Dataset excerpt:
# # # # #

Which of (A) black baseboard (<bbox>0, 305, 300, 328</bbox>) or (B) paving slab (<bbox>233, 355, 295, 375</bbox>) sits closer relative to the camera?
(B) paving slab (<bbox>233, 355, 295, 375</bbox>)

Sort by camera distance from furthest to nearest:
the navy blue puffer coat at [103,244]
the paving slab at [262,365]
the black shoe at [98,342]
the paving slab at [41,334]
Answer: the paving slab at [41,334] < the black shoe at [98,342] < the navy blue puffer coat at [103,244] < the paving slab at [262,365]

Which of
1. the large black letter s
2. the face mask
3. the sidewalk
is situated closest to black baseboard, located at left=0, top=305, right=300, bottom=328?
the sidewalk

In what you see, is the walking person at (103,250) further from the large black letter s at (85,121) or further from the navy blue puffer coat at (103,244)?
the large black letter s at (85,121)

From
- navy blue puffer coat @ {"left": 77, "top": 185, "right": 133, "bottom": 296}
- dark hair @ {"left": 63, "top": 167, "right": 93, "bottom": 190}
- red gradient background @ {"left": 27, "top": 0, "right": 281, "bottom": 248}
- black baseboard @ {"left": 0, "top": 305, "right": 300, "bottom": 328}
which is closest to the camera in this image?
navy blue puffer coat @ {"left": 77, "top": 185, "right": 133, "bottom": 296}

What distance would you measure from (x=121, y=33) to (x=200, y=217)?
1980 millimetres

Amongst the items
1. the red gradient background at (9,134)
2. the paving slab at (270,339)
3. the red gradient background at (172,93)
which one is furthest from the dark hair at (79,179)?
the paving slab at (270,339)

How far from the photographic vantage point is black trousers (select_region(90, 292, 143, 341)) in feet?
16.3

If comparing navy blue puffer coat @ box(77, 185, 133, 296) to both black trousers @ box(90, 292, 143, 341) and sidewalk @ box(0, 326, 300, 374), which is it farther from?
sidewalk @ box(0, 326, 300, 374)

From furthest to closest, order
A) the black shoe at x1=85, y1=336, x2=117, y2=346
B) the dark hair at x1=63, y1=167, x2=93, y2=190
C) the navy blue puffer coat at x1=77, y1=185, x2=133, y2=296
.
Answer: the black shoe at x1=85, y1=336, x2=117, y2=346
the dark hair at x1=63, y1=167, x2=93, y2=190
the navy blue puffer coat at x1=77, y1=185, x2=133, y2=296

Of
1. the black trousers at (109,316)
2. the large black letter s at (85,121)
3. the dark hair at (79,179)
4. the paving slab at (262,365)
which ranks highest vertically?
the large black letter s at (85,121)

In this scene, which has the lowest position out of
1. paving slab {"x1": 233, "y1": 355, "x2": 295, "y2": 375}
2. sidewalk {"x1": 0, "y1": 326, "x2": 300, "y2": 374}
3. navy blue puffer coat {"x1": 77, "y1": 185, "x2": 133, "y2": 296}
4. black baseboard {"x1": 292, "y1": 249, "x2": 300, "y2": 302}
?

# # # # #

Brief = Output the lines of the records verbatim, starting at the line that contains "If comparing navy" and ending with the last line of the records.

Task solution =
If comparing navy blue puffer coat @ box(77, 185, 133, 296) to both black trousers @ box(90, 292, 143, 341) and sidewalk @ box(0, 326, 300, 374), which is it farther from?
sidewalk @ box(0, 326, 300, 374)

From furthest to closest, order
A) the black shoe at x1=85, y1=336, x2=117, y2=346
B) the dark hair at x1=63, y1=167, x2=93, y2=190
C) the navy blue puffer coat at x1=77, y1=185, x2=133, y2=296
.
Answer: the black shoe at x1=85, y1=336, x2=117, y2=346
the dark hair at x1=63, y1=167, x2=93, y2=190
the navy blue puffer coat at x1=77, y1=185, x2=133, y2=296

Of
1. the black trousers at (109,316)
2. the large black letter s at (85,121)
3. the dark hair at (79,179)
4. the paving slab at (262,365)
which ranks highest vertically?
the large black letter s at (85,121)

In this scene, which has the lowest position out of
1. paving slab {"x1": 233, "y1": 355, "x2": 295, "y2": 375}
2. sidewalk {"x1": 0, "y1": 326, "x2": 300, "y2": 374}
3. navy blue puffer coat {"x1": 77, "y1": 185, "x2": 133, "y2": 296}
4. black baseboard {"x1": 292, "y1": 249, "x2": 300, "y2": 302}
?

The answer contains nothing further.